STAFF SERGEANT RICK SWOFFORD

“Yeah, I remember when we went in a big tunnel, I went down in it and there weren't nothing down there. But the Vietnamese didn't bother me, I wasn't scared of them, cause I'd have shaped them [blown them up]. But the doggone snakes and spiders and stuff—went down this one and I bet you there was a million spiders in that thing, and they got all over my body, and I had to come out backwards, and I turned round and I was just covered with spiders, and they had to beat 'em off me. I'll never forget that, that's when I almost quit the tunnel rats. Spiders.

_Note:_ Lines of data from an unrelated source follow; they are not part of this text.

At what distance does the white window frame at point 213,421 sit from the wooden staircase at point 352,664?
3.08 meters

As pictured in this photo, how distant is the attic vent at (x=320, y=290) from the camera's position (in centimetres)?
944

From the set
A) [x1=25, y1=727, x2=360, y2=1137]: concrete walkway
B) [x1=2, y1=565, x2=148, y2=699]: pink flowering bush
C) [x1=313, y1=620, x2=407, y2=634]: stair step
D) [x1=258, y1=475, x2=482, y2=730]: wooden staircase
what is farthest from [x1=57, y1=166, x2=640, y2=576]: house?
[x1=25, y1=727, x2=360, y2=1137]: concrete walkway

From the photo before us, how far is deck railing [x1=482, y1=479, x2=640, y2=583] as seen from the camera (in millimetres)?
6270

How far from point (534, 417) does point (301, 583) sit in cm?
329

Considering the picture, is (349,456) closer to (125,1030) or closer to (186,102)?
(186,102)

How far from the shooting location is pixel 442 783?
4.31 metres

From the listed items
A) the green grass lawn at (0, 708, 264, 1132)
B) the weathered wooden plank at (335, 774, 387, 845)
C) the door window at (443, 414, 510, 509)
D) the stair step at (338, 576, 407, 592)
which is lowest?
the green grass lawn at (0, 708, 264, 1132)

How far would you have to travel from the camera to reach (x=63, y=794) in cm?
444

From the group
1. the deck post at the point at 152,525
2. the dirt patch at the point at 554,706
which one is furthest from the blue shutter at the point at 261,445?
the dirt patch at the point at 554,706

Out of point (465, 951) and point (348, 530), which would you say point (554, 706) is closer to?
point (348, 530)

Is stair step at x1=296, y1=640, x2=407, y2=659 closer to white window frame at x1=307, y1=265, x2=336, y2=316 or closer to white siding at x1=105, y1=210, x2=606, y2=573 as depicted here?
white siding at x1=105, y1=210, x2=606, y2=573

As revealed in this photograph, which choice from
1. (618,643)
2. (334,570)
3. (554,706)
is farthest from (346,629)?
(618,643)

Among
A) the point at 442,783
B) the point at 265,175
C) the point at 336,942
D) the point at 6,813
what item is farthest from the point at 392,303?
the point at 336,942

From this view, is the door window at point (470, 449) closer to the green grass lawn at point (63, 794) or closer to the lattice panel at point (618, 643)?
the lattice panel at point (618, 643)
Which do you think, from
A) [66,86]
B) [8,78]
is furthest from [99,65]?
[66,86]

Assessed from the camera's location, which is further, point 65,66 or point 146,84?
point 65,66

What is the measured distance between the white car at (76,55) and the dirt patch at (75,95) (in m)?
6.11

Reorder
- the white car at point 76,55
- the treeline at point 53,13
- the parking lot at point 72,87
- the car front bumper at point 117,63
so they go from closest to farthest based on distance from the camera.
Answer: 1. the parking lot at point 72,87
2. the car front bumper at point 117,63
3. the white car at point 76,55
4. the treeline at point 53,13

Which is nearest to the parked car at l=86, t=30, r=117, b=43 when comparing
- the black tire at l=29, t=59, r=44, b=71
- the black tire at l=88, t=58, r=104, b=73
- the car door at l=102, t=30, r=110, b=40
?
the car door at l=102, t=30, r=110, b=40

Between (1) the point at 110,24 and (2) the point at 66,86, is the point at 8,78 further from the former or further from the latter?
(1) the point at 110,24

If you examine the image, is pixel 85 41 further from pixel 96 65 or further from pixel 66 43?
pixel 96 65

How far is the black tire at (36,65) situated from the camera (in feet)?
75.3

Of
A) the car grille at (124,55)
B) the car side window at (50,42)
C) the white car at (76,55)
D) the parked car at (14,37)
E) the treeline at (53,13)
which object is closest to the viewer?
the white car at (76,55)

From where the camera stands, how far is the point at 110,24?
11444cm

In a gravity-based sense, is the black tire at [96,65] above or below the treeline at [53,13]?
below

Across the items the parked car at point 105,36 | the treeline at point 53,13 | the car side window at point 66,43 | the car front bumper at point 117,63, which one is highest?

And in a foreign country like that, I didn't know whether they were poisonous or not.”

STAFF SERGEANT PEDRO REJO-RUIZ

“I seen some spiders down there you won't believe it. In fact I shot at them, the spiders as big as my hand. I just shot them. Bam.”

CAPTAIN HERB THORNTON

“We used insecticide in there, too, because of the huge fire ants. What we'd do if we encountered fire ants, they were on you before you'd know it, and we would simply pull out these little bottles of insecticide and stab it with our bayonet, just puncture it. They'd just blow up all over you, so you've got to get your mask on first, because it's a substance that would make you nauseous. Mind you, so did the fire ant. When we could get it, we'd use masking tape and we'd tape around our cuffs and close any entrance that we could, to keep these ants
from getting into our boots. Because when you're crawling along on your hands and knees, by the time you realize they are there, they're all over you, and they really bite flesh. The insecticide helped if you had it, but the eyes, nose, ears, and mouth were always vulnerable to fire ants.”